═════ PAGE EXCERPT

Prevention | Preventative Programming Techniques: Avoid and Correct Common Mistakes (Charles River Media Programming)

< Day Day Up >

Preventing Complexification is about choosing the correct algorithm for the job. Let us look at some techniques that can help with this decision.

K.I.S.S.

When considering which algorithm to choose for a given situation, great weight should be given to the simplicity of the algorithm. This is known as the K.I.S.S. principle, or Keep It Simple, Stupid. By simple, we are referring to the readability and understandability of the algorithm. These qualities are directly proportional to the maintainability of the algorithm.

To better understand why this simplicity is important, consider the opposite direction. For each level of complexity added, either a group of programmers will be eliminated from maintaining that code or, at the very least, they will use more development time maintaining it. This does more than increase the development time for that algorithm alone. The programmers who are capable of maintaining the algorithm become a bottleneck for the team any time the algorithm must be changed. As more algorithms that are complex are introduced, the chance becomes greater that these bottleneck situations could result in the loss of development time for multiple programmers.

Know the Options

Before you can presume to choose the simplest algorithm, you must know what algorithms are available that fit your requirements. The good news is that many of the simpler algorithms are widely know. If you are considering an algorithm that is common knowledge, you increase the maintainability of the algorithm even if it is not the simplest. It is therefore important to understand what algorithms are well known within the computer science community. Consulting with the less experienced programmers, particularly those fresh out of college, is a good way to determine whether an algorithm is common knowledge.

When we talked about K.I.S.S., you were encouraged to choose the simplest algorithm. It might seem contradictory to now recommend choosing the most commonly known algorithm. This is not as much a contradiction as it might first appear, because algorithms that find wide adoption are generally those that are simplest to understand. This is a form of natural selection of algorithms, which supports the idea that simple algorithms are the most beneficial for software development. The longer the algorithm has been around to survive the selection process, the more likely it is to be simple and well known. However, also as with natural selection, some algorithms that were once extremely effective and popular might have become obsolete with changes in the environment. In the case of software development, this environment is the hardware, which sees constant improvements, and inevitably has an effect on the software that is run on it. Although these algorithms will eventually disappear, it takes time for them to be removed by evolution, and there can sometimes be remnants that remain indefinitely.

There will be many times when a common knowledge algorithm does not suit the requirements of the given problem. If this is the case, the first step should be to reevaluate the requirements to determine if they can be relaxed to accommodate one of the simple and well-known algorithms. If the requirements cannot be relaxed to accommodate a common algorithm, it is time to do some research. Even if you know an algorithm that will work, it is a good idea to search for a couple of alternatives. With a selection of algorithms, make sure they each meet the requirements. Next, consider their readability, understandability, and maintainability. This should be the factor given the greatest weight in deciding which algorithm to use.

Start Small

This is a good point to step back a bit and consider the topic of requirements that we mentioned previously. The choice of algorithm is most constrained by the absolute requirements of the problem. Whereas the rest of the criteria for deciding which algorithm to use are relative and only affect the ordering, algorithms that do not meet the requirements are rejected completely.

══════════

EXERCISE OBJECTIVE:
Answer these questions from the excerpt on choosing algorithms:
(a) What do the letters K.I.S.S. stand for?
(b) Whom does it suggest consulting to learn whether an algorithm is common knowledge?
(c) In software development, what does it identify as the environment that can make algorithms obsolete?
The items after the excerpt on choosing algorithms come from a separate source.

═════ EXTRACTED DATA

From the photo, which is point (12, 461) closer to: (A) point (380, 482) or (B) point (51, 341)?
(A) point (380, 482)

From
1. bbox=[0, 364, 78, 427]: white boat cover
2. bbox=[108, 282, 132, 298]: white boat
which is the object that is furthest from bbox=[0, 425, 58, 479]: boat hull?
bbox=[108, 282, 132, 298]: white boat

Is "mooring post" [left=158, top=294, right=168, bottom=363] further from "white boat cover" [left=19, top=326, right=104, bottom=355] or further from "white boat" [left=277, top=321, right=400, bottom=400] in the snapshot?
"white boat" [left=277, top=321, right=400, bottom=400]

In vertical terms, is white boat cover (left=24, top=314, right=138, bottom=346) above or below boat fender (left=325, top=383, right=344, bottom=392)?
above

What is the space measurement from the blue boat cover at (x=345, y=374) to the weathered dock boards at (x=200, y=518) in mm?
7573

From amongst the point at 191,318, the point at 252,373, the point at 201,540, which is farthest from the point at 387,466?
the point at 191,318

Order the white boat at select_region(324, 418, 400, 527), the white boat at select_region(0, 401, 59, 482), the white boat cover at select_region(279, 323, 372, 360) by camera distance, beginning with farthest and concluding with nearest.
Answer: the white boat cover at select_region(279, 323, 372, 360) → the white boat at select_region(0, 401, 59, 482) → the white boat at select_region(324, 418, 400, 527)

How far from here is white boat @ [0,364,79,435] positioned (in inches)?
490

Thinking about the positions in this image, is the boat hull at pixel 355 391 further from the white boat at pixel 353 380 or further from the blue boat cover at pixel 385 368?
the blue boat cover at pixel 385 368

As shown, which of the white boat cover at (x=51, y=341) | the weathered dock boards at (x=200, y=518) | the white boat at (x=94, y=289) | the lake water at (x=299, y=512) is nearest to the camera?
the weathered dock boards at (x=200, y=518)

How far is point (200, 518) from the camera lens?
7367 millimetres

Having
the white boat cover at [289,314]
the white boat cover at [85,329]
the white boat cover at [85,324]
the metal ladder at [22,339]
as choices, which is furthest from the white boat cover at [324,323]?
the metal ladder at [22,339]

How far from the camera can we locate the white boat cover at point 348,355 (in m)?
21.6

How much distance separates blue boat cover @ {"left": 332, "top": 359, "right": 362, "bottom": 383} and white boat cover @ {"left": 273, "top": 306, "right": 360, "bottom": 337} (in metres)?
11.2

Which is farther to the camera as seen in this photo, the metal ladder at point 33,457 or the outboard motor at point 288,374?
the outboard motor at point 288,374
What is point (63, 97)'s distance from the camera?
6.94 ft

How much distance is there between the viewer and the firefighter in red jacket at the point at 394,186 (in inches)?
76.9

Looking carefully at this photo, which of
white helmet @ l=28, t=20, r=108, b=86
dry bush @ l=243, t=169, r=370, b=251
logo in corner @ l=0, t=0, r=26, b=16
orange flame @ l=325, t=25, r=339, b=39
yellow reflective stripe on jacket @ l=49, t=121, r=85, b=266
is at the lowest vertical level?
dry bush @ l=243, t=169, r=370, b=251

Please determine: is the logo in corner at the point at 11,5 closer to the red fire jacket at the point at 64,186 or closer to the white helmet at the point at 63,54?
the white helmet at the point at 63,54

══════════

TASK RESPONSE:
(a) Keep It Simple, Stupid.
(b) Less experienced programmers, particularly those fresh out of college.
(c) The hardware.